Goal:
Each line below should be quoted exactly, please.

## START Dataset rows

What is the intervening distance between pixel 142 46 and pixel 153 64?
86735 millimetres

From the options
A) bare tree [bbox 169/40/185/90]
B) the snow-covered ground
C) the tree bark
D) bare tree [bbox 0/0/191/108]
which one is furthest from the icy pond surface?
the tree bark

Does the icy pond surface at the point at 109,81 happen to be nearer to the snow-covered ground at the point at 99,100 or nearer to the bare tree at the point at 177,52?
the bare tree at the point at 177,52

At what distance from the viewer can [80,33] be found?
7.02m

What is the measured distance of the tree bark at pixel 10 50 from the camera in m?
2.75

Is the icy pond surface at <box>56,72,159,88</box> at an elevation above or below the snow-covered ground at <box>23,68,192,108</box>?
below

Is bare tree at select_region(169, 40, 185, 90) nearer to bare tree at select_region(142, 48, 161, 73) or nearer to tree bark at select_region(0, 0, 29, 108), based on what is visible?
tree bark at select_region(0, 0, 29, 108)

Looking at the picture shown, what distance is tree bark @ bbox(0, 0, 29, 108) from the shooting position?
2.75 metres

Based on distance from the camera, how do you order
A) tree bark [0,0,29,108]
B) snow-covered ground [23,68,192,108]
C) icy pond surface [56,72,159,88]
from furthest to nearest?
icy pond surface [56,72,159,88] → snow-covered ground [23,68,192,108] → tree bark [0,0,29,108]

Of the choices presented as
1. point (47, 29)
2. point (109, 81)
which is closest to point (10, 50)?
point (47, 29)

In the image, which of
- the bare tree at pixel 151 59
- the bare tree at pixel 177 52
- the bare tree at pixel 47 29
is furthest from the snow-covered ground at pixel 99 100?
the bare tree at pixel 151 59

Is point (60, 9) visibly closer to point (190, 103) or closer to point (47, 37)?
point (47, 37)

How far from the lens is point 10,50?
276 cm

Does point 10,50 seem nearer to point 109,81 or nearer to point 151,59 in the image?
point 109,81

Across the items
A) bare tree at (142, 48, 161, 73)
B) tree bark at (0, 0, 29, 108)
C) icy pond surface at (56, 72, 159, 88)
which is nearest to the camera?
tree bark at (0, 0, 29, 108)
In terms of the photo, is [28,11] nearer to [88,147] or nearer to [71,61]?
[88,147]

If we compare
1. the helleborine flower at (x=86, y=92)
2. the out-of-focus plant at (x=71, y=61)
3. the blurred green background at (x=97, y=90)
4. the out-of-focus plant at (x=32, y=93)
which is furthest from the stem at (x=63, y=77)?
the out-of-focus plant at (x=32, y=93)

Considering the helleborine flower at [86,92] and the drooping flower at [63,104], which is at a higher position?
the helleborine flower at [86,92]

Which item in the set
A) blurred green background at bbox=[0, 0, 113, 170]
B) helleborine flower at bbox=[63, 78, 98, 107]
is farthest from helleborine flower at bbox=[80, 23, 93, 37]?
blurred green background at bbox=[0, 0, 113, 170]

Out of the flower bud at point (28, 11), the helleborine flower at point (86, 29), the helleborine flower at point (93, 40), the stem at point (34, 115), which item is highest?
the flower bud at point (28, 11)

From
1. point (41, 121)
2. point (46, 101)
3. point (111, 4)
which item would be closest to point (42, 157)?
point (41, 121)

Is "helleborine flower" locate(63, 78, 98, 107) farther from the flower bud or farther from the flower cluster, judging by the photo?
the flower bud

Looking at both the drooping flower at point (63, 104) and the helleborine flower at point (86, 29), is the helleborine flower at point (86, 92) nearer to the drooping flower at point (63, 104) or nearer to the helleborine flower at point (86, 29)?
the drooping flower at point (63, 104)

## END Dataset rows

Exercise solution:
What is the intervening distance between pixel 142 46 and pixel 153 64?
86735 millimetres

From the options
A) bare tree [bbox 169/40/185/90]
B) the snow-covered ground
C) the tree bark
D) bare tree [bbox 0/0/191/108]
which one is furthest from the icy pond surface?
the tree bark

Does the icy pond surface at the point at 109,81 happen to be nearer to the snow-covered ground at the point at 99,100 or nearer to the bare tree at the point at 177,52?
the bare tree at the point at 177,52

At what distance from the viewer can [80,33] be found?
7.02m

What is the measured distance of the tree bark at pixel 10 50 from the camera in m?
2.75

Is the icy pond surface at <box>56,72,159,88</box> at an elevation above or below the snow-covered ground at <box>23,68,192,108</box>?
below

Is bare tree at select_region(169, 40, 185, 90) nearer to bare tree at select_region(142, 48, 161, 73) or nearer to tree bark at select_region(0, 0, 29, 108), based on what is visible?
tree bark at select_region(0, 0, 29, 108)

Looking at the picture shown, what distance is tree bark @ bbox(0, 0, 29, 108) from the shooting position?
2.75 metres

Based on distance from the camera, how do you order
A) tree bark [0,0,29,108]
B) snow-covered ground [23,68,192,108]
C) icy pond surface [56,72,159,88]
from furthest to nearest?
icy pond surface [56,72,159,88] → snow-covered ground [23,68,192,108] → tree bark [0,0,29,108]

Of the choices presented as
1. point (47, 29)
2. point (109, 81)
which is closest to point (10, 50)?
point (47, 29)

In the image, which of
- the bare tree at pixel 151 59
- the bare tree at pixel 177 52
- the bare tree at pixel 47 29
is furthest from the snow-covered ground at pixel 99 100?
the bare tree at pixel 151 59

Is point (60, 9) visibly closer to point (190, 103) or closer to point (47, 37)?
point (47, 37)

How far from the lens is point 10,50?
276 cm

Does point 10,50 seem nearer to point 109,81 or nearer to point 151,59 in the image?
point 109,81

Across the items
A) bare tree at (142, 48, 161, 73)
B) tree bark at (0, 0, 29, 108)
C) icy pond surface at (56, 72, 159, 88)
which is nearest to the camera?
tree bark at (0, 0, 29, 108)
In terms of the photo, is [28,11] nearer to [88,147] or nearer to [71,61]?
[88,147]

If we compare
1. the helleborine flower at (x=86, y=92)
2. the out-of-focus plant at (x=71, y=61)
3. the blurred green background at (x=97, y=90)
4. the out-of-focus plant at (x=32, y=93)
which is furthest from the stem at (x=63, y=77)?
the out-of-focus plant at (x=32, y=93)

Considering the helleborine flower at [86,92] and the drooping flower at [63,104], which is at a higher position?
the helleborine flower at [86,92]

Which item in the set
A) blurred green background at bbox=[0, 0, 113, 170]
B) helleborine flower at bbox=[63, 78, 98, 107]
is farthest from helleborine flower at bbox=[80, 23, 93, 37]?
blurred green background at bbox=[0, 0, 113, 170]

Out of the flower bud at point (28, 11), the helleborine flower at point (86, 29), the helleborine flower at point (93, 40), the stem at point (34, 115), which item is highest?
the flower bud at point (28, 11)

From
1. point (41, 121)
2. point (46, 101)
3. point (111, 4)
which item would be closest to point (42, 157)?
point (41, 121)

Is "helleborine flower" locate(63, 78, 98, 107) farther from the flower bud or farther from the flower cluster, judging by the photo?
the flower bud

Looking at both the drooping flower at point (63, 104) and the helleborine flower at point (86, 29), is the helleborine flower at point (86, 92) nearer to the drooping flower at point (63, 104) or nearer to the helleborine flower at point (86, 29)?
the drooping flower at point (63, 104)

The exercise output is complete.